▸ **Given data**:

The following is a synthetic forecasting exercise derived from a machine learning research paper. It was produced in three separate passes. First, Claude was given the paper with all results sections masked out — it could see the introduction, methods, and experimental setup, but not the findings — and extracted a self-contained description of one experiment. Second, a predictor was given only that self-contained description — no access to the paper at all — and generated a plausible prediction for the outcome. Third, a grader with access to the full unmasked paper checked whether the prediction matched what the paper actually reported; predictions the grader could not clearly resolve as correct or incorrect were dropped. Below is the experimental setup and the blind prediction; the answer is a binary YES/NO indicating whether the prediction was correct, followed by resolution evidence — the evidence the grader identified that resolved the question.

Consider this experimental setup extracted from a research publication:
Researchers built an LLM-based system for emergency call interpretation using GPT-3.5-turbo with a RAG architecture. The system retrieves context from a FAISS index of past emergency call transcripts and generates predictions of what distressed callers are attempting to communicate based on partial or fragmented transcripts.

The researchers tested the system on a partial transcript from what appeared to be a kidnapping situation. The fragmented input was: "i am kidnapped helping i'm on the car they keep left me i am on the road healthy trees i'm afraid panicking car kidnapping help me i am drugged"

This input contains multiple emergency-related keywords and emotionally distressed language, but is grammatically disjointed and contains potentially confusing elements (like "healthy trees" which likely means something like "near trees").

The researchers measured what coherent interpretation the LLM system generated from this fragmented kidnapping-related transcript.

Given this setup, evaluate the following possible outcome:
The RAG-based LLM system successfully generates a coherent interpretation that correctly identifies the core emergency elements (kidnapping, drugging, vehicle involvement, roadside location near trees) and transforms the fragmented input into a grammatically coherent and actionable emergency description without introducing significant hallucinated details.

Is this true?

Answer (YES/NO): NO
--
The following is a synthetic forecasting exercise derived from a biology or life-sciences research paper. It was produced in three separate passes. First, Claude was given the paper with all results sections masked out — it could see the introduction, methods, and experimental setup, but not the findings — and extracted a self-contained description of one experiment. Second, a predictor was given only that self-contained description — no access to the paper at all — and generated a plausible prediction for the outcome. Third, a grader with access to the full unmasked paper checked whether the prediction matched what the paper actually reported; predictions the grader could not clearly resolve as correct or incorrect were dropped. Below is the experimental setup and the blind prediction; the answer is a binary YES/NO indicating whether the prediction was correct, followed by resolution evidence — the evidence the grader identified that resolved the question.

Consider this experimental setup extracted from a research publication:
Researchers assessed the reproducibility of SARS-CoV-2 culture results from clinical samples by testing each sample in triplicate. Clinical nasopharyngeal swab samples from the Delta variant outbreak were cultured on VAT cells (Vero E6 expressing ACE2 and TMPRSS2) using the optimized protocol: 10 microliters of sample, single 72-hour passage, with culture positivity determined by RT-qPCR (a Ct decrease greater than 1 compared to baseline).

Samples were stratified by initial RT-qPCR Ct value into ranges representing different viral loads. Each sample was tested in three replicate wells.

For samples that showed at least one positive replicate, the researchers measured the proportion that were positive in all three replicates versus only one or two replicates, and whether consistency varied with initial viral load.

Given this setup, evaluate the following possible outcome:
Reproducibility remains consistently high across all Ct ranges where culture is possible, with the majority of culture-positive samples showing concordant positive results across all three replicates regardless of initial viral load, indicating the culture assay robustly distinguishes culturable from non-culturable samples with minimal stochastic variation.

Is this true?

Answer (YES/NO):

▸ **Problem**:
Report how many lines of the data above include "distressed", giving the number and no other words.

▸ **Completed exercise**:
2